From the entries that follow, reproduce exactly and only the lines from the line with "Tomato, watermelon |" to the line with "KPR. DOS&R in ORGANIC CHEMISTRY TUT", endpoints included.

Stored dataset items
****************

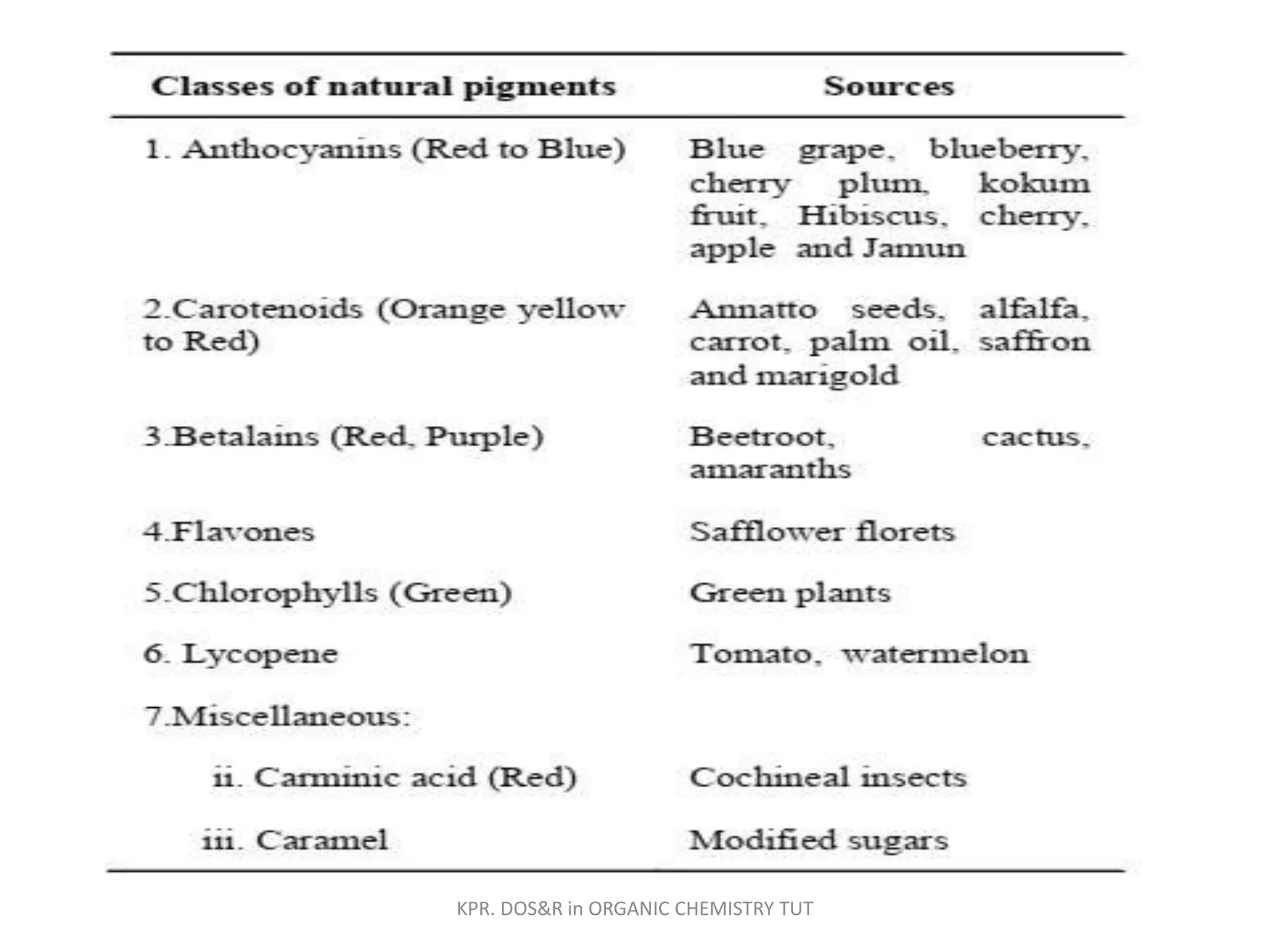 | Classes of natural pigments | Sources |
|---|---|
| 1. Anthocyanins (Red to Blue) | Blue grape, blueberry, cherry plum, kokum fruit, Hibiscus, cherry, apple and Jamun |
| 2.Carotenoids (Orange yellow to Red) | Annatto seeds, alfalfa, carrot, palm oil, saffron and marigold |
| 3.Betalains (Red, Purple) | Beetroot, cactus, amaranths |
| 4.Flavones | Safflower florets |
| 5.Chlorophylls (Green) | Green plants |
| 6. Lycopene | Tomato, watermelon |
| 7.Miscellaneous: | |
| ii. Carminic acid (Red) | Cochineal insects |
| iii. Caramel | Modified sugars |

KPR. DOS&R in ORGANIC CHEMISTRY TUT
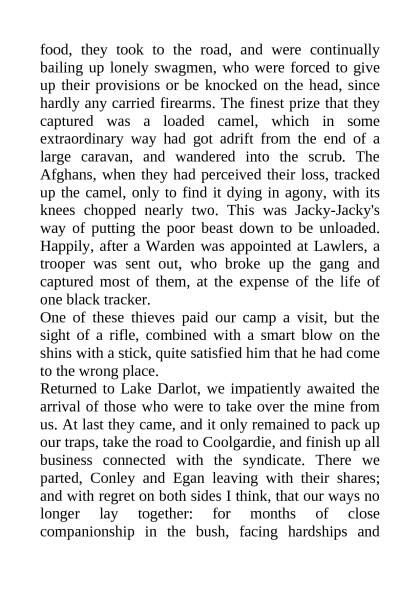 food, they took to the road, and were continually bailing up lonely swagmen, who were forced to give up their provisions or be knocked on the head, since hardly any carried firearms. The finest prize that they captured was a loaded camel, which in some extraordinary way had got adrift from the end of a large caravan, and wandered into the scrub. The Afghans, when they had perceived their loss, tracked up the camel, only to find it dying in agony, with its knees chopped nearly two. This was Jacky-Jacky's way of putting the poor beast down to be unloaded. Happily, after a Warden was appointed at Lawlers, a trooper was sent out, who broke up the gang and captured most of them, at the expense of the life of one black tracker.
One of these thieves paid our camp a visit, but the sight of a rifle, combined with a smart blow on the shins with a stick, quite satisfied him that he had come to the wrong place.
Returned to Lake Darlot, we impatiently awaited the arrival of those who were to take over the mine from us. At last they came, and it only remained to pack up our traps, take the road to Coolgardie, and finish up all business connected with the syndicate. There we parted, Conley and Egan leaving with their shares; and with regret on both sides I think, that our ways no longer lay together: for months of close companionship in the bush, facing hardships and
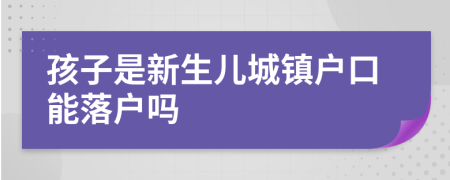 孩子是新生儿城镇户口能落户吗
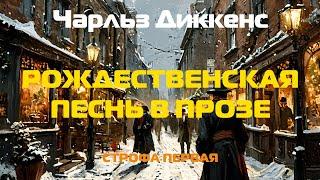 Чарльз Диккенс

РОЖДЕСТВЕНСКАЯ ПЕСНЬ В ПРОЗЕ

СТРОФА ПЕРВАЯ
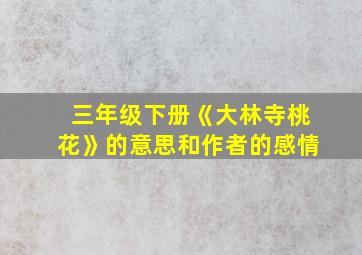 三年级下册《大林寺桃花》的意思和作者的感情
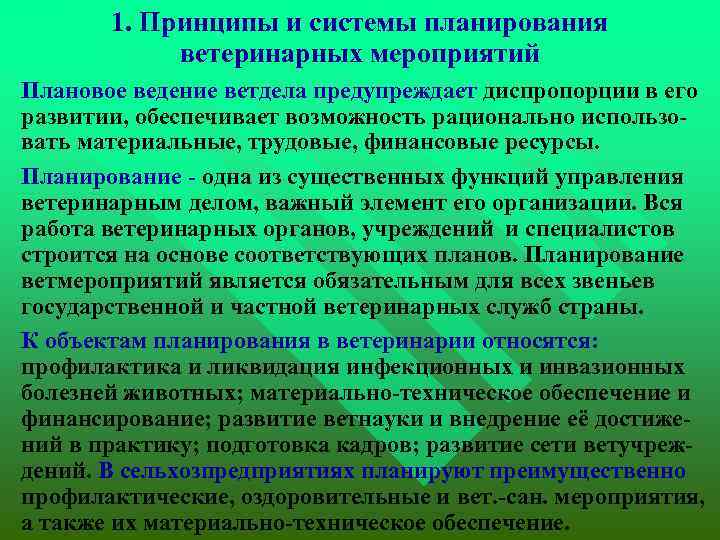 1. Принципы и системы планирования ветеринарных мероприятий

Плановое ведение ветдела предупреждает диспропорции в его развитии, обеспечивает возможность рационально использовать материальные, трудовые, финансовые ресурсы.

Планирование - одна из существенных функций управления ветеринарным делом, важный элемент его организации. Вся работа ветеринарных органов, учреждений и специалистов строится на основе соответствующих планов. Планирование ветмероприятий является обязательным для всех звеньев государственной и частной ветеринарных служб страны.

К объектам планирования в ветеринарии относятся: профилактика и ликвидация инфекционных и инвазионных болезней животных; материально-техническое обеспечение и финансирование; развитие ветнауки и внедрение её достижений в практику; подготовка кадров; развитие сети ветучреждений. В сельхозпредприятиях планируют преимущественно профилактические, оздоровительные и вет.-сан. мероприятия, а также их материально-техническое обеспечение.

****************

* Solution to the problem *
| 6. Lycopene | Tomato, watermelon |
| 7.Miscellaneous: | |
| ii. Carminic acid (Red) | Cochineal insects |
| iii. Caramel | Modified sugars |

KPR. DOS&R in ORGANIC CHEMISTRY TUT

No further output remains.